I’m building my first HTPC and I am wondering is there software available for the computer to do parametric equalization for my subwoofer? I want the computer to do the parametric equalization instead of buying a separate BFD. I have a HT Omega Claro soundcard that I will be installing. In addition, I will be using Cyberlink Powerdvd for HD-DVD playback from my external Xbox 360 HD-DVD player.


----------



## eridiorya (Sep 20, 2007)

Oh, I forgot to mention that I will be running Windows Media Center 2005.


----------



## Otto (May 18, 2006)

Hi eridiorya and welcome to the Shack.

I'm not aware of any parametric EQ software for Windows (or Mac for that matter). If you're interested in equalizing bass, you might reconsider on the BFD -- it's an excellent tool!

I also use Windows Media Center and PowerDVD with excellent results! (Well, for the most part -- Windows seems to be crashing a lot lately, but I'm not sure why). 

Good luck!


----------



## Sonnie (Apr 11, 2006)

I've never heard of or seen a peq for the computer... nor any kind of software version.

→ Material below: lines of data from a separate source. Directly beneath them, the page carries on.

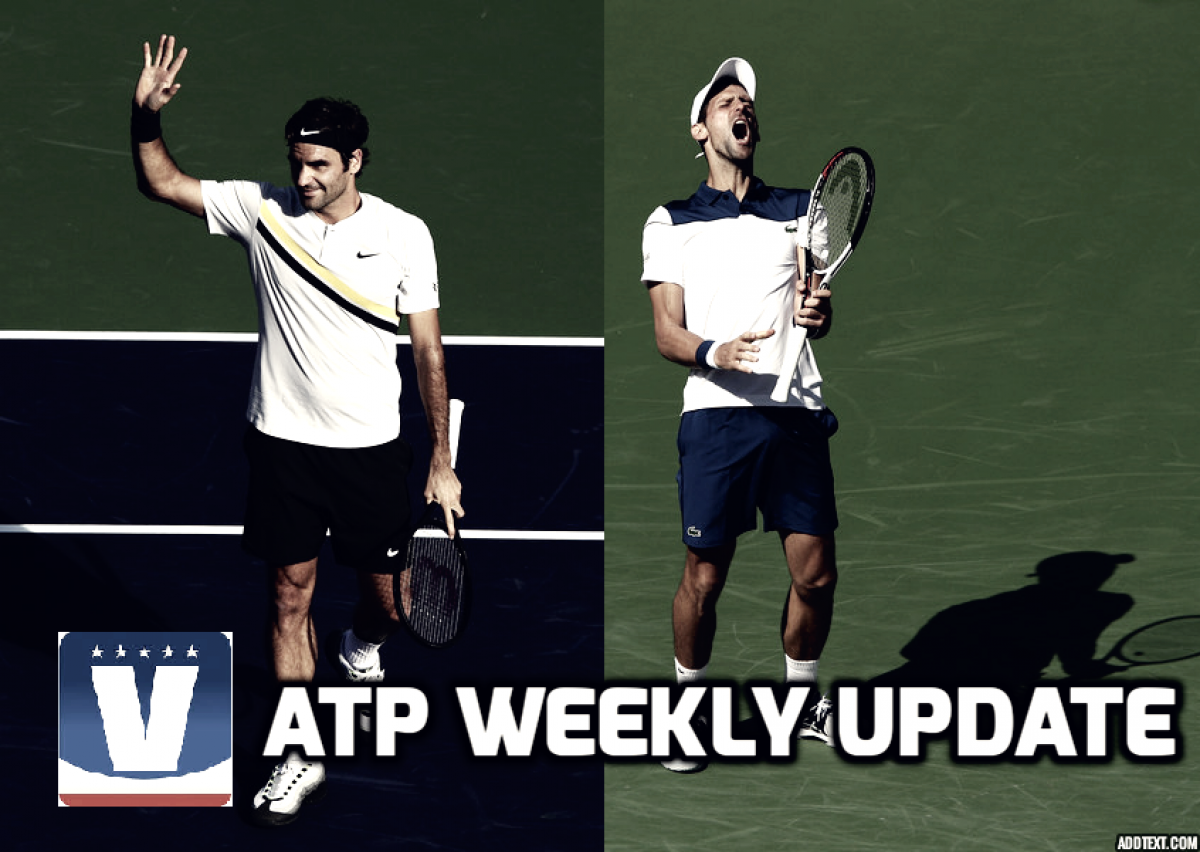 ATP Weekly Update week ten: Mixed early fates for stars in Indian Wells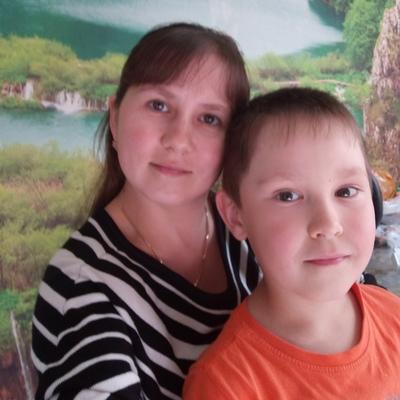 Вилия Казеева, Челябинск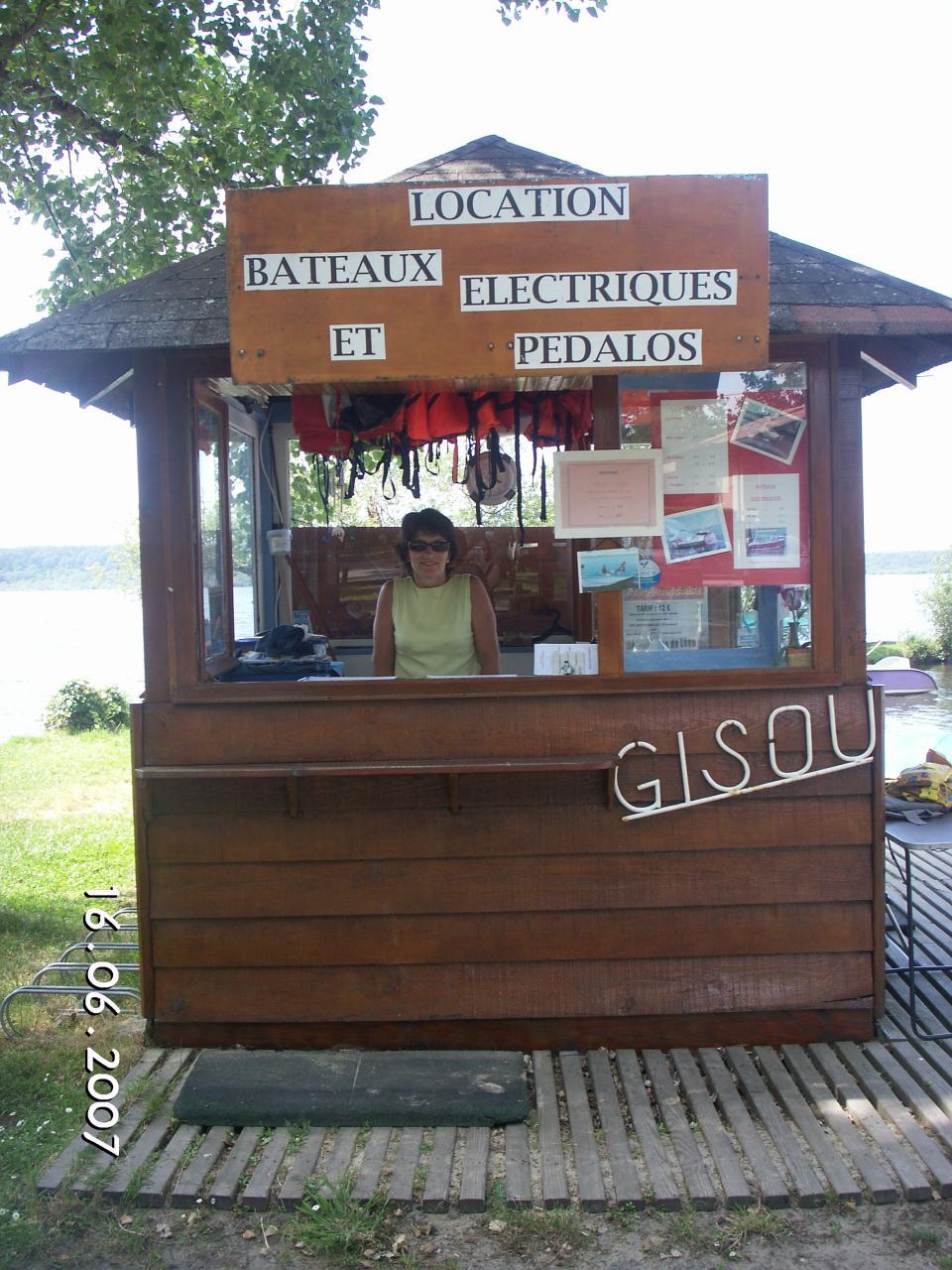 Bienvenue chez Gisou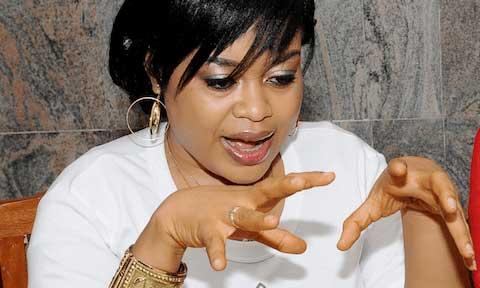 Star Actress, Nkiru Sylvanus Turns Evangelist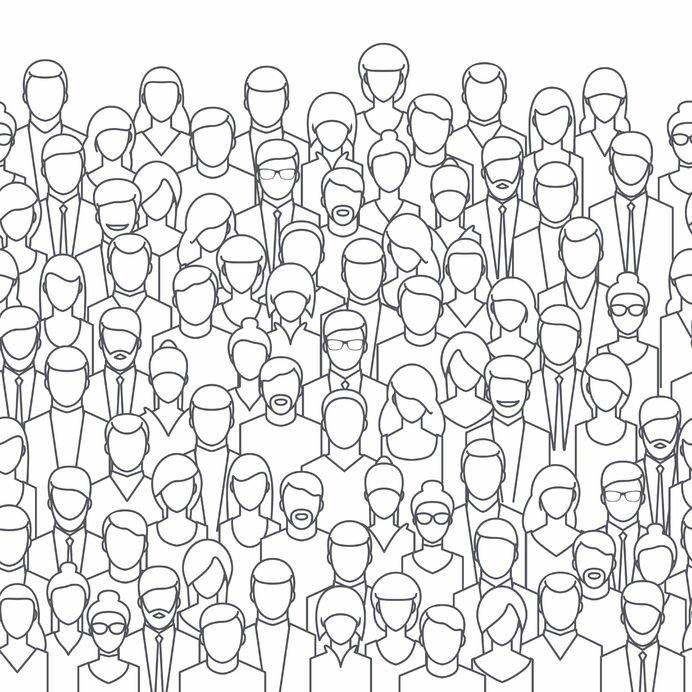 Agile Organization - Mind the People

With as many HTPCs out there... it might make for a good product to develop though.


----------



## bob1029 (Feb 26, 2007)

There is one option that you may want to consider...

You can use a program called Virtual Audio Cable. It basically installs a soundcard driver emulator on your computer as a new device. What you can do is send all of your audio sources to it as the output device instead of your actual sound card. Then you can use a program such as Console and throw in a peq plugin. Define the VAC as the source input and your soundcard as the output. Ive used it before and it seems to work ok. Im not sure how well you can do multichannel with it, but ive gotten it to work with 2 channel.

Virtual Audio Cable
Console
CurveEQ

The cool thing about console is that you can have independent EQ per channel, and any other plugins that you feel are necessary, such as phase and delay.

Ok i just checked, and with my setup it seems that only 2 channel mode is possible with Console. There are tons of vst hosts out there, so perhaps something like cubase would be up to the task.


----------



## eridiorya (Sep 20, 2007)

thanks for your responses...It seems the easiest thing to do is to purchase a bfd. I'll keep you posted on the development of my HTPC


----------